________________ CM . . . . Volume XVI Number 14 . . . . December 4, 2009


Road to Bliss.

Joan Clark.
Toronto, ON: Doubleday Canada, 2009.
271 pp., pbk., $14.95.
ISBN 978-0-385-66687-9.

Grades 8-12 / Ages 13-17.

Review by Pam Klassen-Dueck.

**** /4


For a long time Jim stood wondering if he had really seen a beautiful girl and a little boy vanish into the woods. Had he really spoken to someone named Miriam, or had he imagined their conversation? Was the abandoned schoolhouse inhabited by lonely ghosts? "No way," said Jim. "They were as real as me." Here he was, talking to himself again.

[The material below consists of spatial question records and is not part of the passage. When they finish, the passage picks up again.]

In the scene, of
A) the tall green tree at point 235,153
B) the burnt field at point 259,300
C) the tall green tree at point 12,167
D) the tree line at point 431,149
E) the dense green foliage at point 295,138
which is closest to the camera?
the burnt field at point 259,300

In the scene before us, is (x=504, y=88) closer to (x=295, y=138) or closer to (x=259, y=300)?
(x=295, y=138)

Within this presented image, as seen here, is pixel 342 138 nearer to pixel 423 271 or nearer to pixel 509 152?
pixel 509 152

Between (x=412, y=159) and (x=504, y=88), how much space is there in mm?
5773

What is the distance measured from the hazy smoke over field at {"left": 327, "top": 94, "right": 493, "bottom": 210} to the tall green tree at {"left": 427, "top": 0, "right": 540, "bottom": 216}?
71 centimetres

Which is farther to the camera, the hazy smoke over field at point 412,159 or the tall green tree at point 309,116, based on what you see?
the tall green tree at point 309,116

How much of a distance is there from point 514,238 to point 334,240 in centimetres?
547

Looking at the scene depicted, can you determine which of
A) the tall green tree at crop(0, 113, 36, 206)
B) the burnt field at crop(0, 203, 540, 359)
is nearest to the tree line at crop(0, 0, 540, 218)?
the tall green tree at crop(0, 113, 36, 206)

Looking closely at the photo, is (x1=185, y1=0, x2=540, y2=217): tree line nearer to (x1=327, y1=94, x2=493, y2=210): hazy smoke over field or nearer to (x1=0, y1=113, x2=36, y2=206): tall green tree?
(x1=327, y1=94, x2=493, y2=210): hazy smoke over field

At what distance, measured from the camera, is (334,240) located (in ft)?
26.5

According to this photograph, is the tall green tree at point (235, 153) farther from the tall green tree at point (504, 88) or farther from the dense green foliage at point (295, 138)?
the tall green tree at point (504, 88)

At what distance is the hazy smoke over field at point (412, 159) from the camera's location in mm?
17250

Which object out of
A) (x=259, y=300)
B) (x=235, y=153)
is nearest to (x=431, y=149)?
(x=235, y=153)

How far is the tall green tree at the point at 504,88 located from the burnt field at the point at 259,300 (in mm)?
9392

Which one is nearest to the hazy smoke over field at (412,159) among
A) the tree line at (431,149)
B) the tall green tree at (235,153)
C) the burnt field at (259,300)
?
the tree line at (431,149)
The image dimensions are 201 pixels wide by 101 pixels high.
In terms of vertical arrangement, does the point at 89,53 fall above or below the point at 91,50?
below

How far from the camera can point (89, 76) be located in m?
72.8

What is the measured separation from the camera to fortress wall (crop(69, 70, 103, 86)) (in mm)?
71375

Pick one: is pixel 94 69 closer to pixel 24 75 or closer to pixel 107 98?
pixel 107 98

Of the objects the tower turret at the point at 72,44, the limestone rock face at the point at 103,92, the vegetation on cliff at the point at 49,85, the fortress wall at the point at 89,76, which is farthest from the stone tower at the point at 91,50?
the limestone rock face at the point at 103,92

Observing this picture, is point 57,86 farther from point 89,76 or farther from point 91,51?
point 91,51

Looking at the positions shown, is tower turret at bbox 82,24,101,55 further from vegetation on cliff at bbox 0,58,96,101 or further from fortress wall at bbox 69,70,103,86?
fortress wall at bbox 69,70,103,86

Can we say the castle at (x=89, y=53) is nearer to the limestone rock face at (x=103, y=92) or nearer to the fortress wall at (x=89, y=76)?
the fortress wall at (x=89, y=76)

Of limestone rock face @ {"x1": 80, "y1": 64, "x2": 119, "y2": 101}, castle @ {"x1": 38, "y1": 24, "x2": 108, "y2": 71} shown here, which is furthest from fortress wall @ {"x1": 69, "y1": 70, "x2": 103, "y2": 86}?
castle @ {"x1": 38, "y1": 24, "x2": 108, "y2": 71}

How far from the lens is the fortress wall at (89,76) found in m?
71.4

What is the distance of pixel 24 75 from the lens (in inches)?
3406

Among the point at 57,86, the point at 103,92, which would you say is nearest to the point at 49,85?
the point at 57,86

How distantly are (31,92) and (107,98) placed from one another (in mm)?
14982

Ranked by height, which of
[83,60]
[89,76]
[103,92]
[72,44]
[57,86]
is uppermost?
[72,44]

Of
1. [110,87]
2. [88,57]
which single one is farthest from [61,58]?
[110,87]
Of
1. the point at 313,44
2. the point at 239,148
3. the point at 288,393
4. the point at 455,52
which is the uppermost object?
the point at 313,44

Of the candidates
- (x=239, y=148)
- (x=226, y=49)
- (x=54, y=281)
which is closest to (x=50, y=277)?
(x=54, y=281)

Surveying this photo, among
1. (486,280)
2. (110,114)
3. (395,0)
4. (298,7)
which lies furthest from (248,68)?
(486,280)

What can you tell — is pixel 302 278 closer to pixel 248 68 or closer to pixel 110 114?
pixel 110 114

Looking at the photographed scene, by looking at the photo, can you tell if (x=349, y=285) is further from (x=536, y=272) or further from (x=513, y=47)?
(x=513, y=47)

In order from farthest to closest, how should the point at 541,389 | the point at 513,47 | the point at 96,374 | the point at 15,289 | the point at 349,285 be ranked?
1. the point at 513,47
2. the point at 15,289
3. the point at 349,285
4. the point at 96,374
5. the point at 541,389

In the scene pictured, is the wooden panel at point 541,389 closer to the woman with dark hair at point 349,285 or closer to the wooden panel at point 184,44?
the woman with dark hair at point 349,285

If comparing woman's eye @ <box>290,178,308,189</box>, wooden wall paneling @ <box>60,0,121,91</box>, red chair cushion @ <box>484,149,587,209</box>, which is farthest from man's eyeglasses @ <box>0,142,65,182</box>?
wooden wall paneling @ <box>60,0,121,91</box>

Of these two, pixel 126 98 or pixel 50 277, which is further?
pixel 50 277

A massive power failure leaves a metropolis at a standstill, and 15-year-old Jim Hobbs is stranded underground on a crashed subway, dealing with a concussion. A nurse's stern warning not to fall asleep leads him to walk out of the immobile city …… and to keep walking. Eventually, after days of hitchhiking, he ends up on the prairies, and holes up in an abandoned house named Bliss, where he meets -- and falls for -- the exotic-looking Miriam, a cult member from nearby Majestic Farm. Eager to be near Miriam, Jim finds work at Majestic, though he isn't permitted to look at the girl, let alone speak to her. Miriam divulges to Jim, however, that she is desperate to leave the farm, and Jim tries to help her escape, but at what risk?

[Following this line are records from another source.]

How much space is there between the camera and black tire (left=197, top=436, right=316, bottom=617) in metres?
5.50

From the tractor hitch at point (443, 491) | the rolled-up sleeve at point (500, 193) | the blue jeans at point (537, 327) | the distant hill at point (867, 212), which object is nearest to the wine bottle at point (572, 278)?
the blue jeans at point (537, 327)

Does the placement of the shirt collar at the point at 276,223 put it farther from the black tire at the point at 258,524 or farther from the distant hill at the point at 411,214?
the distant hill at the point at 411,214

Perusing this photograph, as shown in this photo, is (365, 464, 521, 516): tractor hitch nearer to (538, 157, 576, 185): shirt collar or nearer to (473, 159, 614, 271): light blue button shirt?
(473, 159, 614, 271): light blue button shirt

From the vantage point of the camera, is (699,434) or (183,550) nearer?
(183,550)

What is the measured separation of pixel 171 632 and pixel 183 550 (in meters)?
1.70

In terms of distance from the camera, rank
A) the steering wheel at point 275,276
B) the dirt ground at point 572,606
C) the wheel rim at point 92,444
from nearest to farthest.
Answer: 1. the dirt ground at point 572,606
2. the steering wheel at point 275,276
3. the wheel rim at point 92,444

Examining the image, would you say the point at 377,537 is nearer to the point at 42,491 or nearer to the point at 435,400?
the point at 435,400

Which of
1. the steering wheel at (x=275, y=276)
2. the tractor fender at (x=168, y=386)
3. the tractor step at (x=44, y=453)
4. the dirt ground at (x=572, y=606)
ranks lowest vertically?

     A story that explores ideas of independence and community, Road to Bliss is written by Joan Clark, an award-winning author of books for young adults and adults.

     Believing that on the open prairie he'll find the space he needs to live his life, Jim heads west -- away from the boredom of school and the indifference he feels from his family -- but instead he encounters the members of a religious cult who are trained by their leader to believe in absolute uniformity that they are the one true religion. As Jim explores his newfound independence, particularly in contrast to the mind control he sees at Majestic, the former school-hater learns a great deal about the world and about himself. For instance, while looking into the expansive prairie nighttime sky, he philosophizes about time and light, and it occurs to him that his wristwatch "wasn't much more than a stone-age tool." This is a topic he would never have considered if he'd stayed in the metropolis, away from open skies! He also begins to read voluntarily -- the Robert Louis Stevenson classic Treasure Island, much to his enjoyment -- and perceives the narrative of his life at Bliss within the context of the adventure story. In general, looking at Majestic changes the way he perceives himself, his family, and his friends.

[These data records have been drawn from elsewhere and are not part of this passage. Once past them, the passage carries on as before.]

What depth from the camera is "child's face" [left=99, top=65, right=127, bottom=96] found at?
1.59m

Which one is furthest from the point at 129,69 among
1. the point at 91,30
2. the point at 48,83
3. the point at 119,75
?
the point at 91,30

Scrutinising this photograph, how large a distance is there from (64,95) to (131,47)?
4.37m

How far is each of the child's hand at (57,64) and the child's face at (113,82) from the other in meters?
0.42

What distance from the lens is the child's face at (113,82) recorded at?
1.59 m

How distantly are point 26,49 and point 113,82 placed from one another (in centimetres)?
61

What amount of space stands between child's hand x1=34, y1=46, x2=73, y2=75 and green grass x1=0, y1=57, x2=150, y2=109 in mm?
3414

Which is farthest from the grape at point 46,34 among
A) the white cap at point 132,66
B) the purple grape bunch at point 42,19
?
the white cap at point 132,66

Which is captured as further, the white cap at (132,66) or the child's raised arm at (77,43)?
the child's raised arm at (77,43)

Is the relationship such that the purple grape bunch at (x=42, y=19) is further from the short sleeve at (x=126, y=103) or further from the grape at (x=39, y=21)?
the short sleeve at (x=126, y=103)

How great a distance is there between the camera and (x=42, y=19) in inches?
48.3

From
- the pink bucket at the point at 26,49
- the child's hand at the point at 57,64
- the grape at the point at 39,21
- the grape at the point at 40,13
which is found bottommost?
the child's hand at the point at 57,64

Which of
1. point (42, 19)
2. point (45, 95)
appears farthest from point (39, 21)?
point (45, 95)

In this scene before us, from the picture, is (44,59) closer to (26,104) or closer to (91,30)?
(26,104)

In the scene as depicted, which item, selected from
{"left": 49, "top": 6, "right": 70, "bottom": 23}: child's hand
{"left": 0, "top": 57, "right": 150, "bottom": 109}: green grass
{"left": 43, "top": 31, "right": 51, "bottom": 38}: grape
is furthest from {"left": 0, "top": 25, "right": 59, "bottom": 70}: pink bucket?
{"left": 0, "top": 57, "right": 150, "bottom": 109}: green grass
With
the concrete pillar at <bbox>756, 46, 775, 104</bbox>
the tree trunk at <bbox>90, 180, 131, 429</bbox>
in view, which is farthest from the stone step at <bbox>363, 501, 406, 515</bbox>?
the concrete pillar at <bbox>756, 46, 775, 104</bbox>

     Most interestingly, Road to Bliss raises interesting questions about religion. The novel asks: What is a cult? Who has the right to decide if a religion is a cult? Are issues surrounding cults always black and white? Jim spends most of the narrative thinking about such things, and he comes to see that the issues aren't always defined clearly. For instance, he learns that the pastor, Miriam's father, went out of his way to be kind and supportive to fellow cult member Asa, who was a down-and-out heroin addict. Though Jim sees that the pastor is rigid and extreme, he can't be labelled simply as ‘the bad guy.' Jim understands, as well, that the type of mind control practised at Majestic is not unique to the farm or even to cults in general, as this kind of manipulation happens "big time in other places, and in that respect, Majestic Farm was no different from the big, bad world." Who, in the end, lives with a truly free mind?

     For Jim, the determining issue that helps him decide on Majestic as a hazard is the way in which the cult treats its women and girls, all of whom are largely unacknowledged: they are expected to tend quietly to domestic affairs, including the breeding of numerous children, and to starve themselves of intellectual life. Female opposition to the pastor's rules results in swift punishment: shunning, shearing of hair, and near-starvation. When Miriam experiences these very things (as retribution for standing up to her father's edict against a young mother for bottle-feeding her infant), Jim -- his sister's rants against anti-feminist behaviour still buzzing in his ear -- realizes that such dogma can be nothing but harmful, and he knows that he can't just walk away from the doomed girl.

     I recommend Road to Bliss for a broad audience, including adults, because of its interesting themes, as well as its compelling narrative which hooks the reader right down to the lovely and wistful last sentence.

Highly Recommended.

Pam Klassen-Dueck teaches high school English in Altona, MB, and is a graduate student in the M. Ed. program at Brock University.